*TASK OBJECTIVE*
Write out the entries again exactly as they are given.

*RECORDS PROVIDED*
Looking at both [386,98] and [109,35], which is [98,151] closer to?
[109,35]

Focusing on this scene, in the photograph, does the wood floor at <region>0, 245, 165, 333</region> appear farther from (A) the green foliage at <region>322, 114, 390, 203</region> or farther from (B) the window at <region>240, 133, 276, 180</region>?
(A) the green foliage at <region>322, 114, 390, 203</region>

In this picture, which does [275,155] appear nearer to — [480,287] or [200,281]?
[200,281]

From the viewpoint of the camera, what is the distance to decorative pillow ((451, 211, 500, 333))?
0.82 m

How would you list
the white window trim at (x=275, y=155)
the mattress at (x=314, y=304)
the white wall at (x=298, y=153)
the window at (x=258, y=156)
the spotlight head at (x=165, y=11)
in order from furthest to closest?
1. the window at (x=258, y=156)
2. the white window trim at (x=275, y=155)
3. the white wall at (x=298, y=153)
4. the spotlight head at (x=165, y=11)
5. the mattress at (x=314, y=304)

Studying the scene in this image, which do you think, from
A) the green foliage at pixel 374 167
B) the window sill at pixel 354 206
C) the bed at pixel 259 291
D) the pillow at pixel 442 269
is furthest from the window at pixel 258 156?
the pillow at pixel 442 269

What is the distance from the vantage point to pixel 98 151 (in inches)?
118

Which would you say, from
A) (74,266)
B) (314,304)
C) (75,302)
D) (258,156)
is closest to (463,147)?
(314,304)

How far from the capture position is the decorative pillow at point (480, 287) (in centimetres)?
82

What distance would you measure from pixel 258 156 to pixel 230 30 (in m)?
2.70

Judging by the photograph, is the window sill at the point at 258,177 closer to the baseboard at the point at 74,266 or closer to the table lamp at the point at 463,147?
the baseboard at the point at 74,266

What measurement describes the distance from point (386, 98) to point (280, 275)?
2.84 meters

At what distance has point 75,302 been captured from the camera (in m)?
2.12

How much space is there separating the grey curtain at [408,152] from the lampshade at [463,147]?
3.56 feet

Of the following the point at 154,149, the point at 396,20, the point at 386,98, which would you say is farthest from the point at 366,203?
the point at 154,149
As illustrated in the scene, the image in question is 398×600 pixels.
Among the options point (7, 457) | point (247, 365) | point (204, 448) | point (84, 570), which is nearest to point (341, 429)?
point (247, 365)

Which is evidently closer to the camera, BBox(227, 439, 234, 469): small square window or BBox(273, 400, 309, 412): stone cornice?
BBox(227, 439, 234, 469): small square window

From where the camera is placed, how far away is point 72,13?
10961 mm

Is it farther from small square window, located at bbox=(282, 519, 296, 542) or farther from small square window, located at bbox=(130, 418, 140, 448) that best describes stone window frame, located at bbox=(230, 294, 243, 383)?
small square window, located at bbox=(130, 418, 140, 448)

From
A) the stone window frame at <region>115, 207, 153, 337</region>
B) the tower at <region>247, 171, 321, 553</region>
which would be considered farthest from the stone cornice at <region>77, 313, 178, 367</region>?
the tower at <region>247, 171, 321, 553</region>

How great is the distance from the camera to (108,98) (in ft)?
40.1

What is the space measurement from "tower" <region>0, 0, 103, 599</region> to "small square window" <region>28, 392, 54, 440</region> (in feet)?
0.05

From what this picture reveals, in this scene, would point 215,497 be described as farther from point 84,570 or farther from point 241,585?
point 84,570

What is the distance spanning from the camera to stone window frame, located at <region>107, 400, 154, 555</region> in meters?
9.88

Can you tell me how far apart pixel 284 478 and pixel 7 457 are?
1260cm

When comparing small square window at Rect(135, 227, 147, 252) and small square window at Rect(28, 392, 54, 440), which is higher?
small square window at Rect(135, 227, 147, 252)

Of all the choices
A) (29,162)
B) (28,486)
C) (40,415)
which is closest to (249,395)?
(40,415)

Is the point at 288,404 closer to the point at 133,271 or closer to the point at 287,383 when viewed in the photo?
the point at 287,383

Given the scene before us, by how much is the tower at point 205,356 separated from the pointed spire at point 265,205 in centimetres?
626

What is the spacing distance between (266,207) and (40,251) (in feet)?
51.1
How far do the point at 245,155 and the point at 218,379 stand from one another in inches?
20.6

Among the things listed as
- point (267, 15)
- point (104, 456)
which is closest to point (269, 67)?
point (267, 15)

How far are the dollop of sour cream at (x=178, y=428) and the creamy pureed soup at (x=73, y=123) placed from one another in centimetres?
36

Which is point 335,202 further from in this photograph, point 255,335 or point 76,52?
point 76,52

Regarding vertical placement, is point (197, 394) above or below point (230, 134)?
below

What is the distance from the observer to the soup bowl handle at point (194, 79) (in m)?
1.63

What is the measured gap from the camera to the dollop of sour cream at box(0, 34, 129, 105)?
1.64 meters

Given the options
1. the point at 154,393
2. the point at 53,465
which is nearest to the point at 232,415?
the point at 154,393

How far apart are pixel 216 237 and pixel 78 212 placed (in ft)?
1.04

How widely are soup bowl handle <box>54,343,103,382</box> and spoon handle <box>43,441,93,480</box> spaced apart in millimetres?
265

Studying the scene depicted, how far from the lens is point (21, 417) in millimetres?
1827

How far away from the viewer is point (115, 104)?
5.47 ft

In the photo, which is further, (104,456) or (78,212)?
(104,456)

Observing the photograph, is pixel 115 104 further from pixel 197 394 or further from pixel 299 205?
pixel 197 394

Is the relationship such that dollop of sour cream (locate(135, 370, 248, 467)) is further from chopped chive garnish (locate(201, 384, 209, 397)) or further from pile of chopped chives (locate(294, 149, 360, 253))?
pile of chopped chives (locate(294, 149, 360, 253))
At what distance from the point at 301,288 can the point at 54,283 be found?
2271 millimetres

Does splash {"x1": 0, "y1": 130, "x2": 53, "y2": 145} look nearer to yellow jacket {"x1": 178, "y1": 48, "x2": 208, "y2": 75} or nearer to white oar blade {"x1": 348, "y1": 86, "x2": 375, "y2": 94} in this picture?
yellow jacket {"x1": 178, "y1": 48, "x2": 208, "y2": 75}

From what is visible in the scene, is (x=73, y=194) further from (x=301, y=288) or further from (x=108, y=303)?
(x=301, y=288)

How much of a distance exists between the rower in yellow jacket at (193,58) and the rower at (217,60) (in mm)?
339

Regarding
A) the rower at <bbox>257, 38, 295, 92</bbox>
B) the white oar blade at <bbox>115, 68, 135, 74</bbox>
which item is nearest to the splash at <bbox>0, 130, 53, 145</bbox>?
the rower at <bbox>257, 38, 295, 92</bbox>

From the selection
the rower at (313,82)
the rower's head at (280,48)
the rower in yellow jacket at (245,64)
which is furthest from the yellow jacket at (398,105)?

*SOLUTION TO THIS PROBLEM*
Looking at both [386,98] and [109,35], which is [98,151] closer to?
[109,35]

Focusing on this scene, in the photograph, does the wood floor at <region>0, 245, 165, 333</region> appear farther from (A) the green foliage at <region>322, 114, 390, 203</region> or farther from (B) the window at <region>240, 133, 276, 180</region>?
(A) the green foliage at <region>322, 114, 390, 203</region>

In this picture, which does [275,155] appear nearer to — [480,287] or [200,281]?
[200,281]

From the viewpoint of the camera, what is the distance to decorative pillow ((451, 211, 500, 333))?
0.82 m

How would you list
the white window trim at (x=275, y=155)
the mattress at (x=314, y=304)
the white wall at (x=298, y=153)
the window at (x=258, y=156)
the spotlight head at (x=165, y=11)
in order from furthest to closest?
1. the window at (x=258, y=156)
2. the white window trim at (x=275, y=155)
3. the white wall at (x=298, y=153)
4. the spotlight head at (x=165, y=11)
5. the mattress at (x=314, y=304)

Studying the scene in this image, which do you think, from
A) the green foliage at pixel 374 167
B) the window sill at pixel 354 206
C) the bed at pixel 259 291
D) the pillow at pixel 442 269
is furthest from the window at pixel 258 156?
the pillow at pixel 442 269

What is the distance from the vantage point to pixel 98 151 (in inches)?
118

Which would you say, from
A) (74,266)
B) (314,304)
C) (75,302)
D) (258,156)
is closest to (463,147)?
(314,304)

How far from the capture position is the decorative pillow at point (480, 287) (in centimetres)?
82

What distance would you measure from pixel 258 156 to pixel 230 30 (in m)?
2.70

Judging by the photograph, is the window sill at the point at 258,177 closer to the baseboard at the point at 74,266 or closer to the table lamp at the point at 463,147?
the baseboard at the point at 74,266

What measurement describes the distance from point (386, 98) to point (280, 275)?
2.84 meters

At what distance has point 75,302 been captured from the camera (in m)?
2.12

How much space is there separating the grey curtain at [408,152] from the lampshade at [463,147]?
3.56 feet

Of the following the point at 154,149, the point at 396,20, the point at 386,98, which would you say is farthest from the point at 366,203?
the point at 154,149
As illustrated in the scene, the image in question is 398×600 pixels.
Among the options point (7, 457) | point (247, 365) | point (204, 448) | point (84, 570), which is nearest to point (341, 429)?
point (247, 365)

Which is evidently closer to the camera, BBox(227, 439, 234, 469): small square window or BBox(273, 400, 309, 412): stone cornice?
BBox(227, 439, 234, 469): small square window

From where the camera is placed, how far away is point 72,13?
10961 mm

Is it farther from small square window, located at bbox=(282, 519, 296, 542) or farther from small square window, located at bbox=(130, 418, 140, 448) that best describes stone window frame, located at bbox=(230, 294, 243, 383)?
small square window, located at bbox=(130, 418, 140, 448)

From
A) the stone window frame at <region>115, 207, 153, 337</region>
B) the tower at <region>247, 171, 321, 553</region>
which would be considered farthest from the stone cornice at <region>77, 313, 178, 367</region>?
the tower at <region>247, 171, 321, 553</region>

How great is the distance from the camera to (108,98) (in ft)?
40.1

What is the space measurement from "tower" <region>0, 0, 103, 599</region> to "small square window" <region>28, 392, 54, 440</region> (in feet)?
0.05

From what this picture reveals, in this scene, would point 215,497 be described as farther from point 84,570 or farther from point 241,585?
point 84,570

What is the distance spanning from the camera to stone window frame, located at <region>107, 400, 154, 555</region> in meters?
9.88

Can you tell me how far apart pixel 284 478 and pixel 7 457 are?
1260cm

When comparing small square window at Rect(135, 227, 147, 252) and small square window at Rect(28, 392, 54, 440), which is higher?
small square window at Rect(135, 227, 147, 252)

Of all the choices
A) (29,162)
B) (28,486)
C) (40,415)
which is closest to (249,395)?
(40,415)

Is the point at 288,404 closer to the point at 133,271 or closer to the point at 287,383 when viewed in the photo?
the point at 287,383

Given the scene before us, by how much is the tower at point 205,356 separated from the pointed spire at point 265,205 in centimetres?
626

What is the spacing distance between (266,207) and (40,251) (in feet)?
51.1
How far do the point at 245,155 and the point at 218,379 stand from one another in inches?
20.6

Among the things listed as
- point (267, 15)
- point (104, 456)
which is closest to point (269, 67)?
point (267, 15)

How far are the dollop of sour cream at (x=178, y=428) and the creamy pureed soup at (x=73, y=123) placed from one another in centimetres?
36

Which is point 335,202 further from in this photograph, point 255,335 or point 76,52?
point 76,52

Regarding vertical placement, is point (197, 394) above or below point (230, 134)?
below

What is the distance from the observer to the soup bowl handle at point (194, 79) (in m)?
1.63

What is the measured gap from the camera to the dollop of sour cream at box(0, 34, 129, 105)?
1.64 meters

Given the options
1. the point at 154,393
2. the point at 53,465
which is nearest to the point at 232,415?
the point at 154,393

How far apart are pixel 216 237 and pixel 78 212 placed (in ft)?
1.04

How widely are soup bowl handle <box>54,343,103,382</box> and spoon handle <box>43,441,93,480</box> spaced apart in millimetres?
265

Studying the scene depicted, how far from the lens is point (21, 417) in millimetres?
1827

How far away from the viewer is point (115, 104)?
5.47 ft

In the photo, which is further, (104,456) or (78,212)?
(104,456)

Observing the photograph, is pixel 115 104 further from pixel 197 394 or further from pixel 299 205?
pixel 197 394

Is the relationship such that dollop of sour cream (locate(135, 370, 248, 467)) is further from chopped chive garnish (locate(201, 384, 209, 397)) or further from pile of chopped chives (locate(294, 149, 360, 253))?
pile of chopped chives (locate(294, 149, 360, 253))
At what distance from the point at 301,288 can the point at 54,283 be found?
2271 millimetres

Does splash {"x1": 0, "y1": 130, "x2": 53, "y2": 145} look nearer to yellow jacket {"x1": 178, "y1": 48, "x2": 208, "y2": 75} or nearer to white oar blade {"x1": 348, "y1": 86, "x2": 375, "y2": 94} in this picture?
yellow jacket {"x1": 178, "y1": 48, "x2": 208, "y2": 75}

From what is visible in the scene, is (x=73, y=194) further from (x=301, y=288) or further from (x=108, y=303)?
(x=301, y=288)

How much of a distance exists between the rower in yellow jacket at (193,58) and the rower at (217,60) (in mm)?
339

Regarding
A) the rower at <bbox>257, 38, 295, 92</bbox>
B) the white oar blade at <bbox>115, 68, 135, 74</bbox>
which item is nearest to the splash at <bbox>0, 130, 53, 145</bbox>?
the rower at <bbox>257, 38, 295, 92</bbox>

From the selection
the rower at (313,82)
the rower's head at (280,48)
the rower in yellow jacket at (245,64)
which is furthest from the yellow jacket at (398,105)?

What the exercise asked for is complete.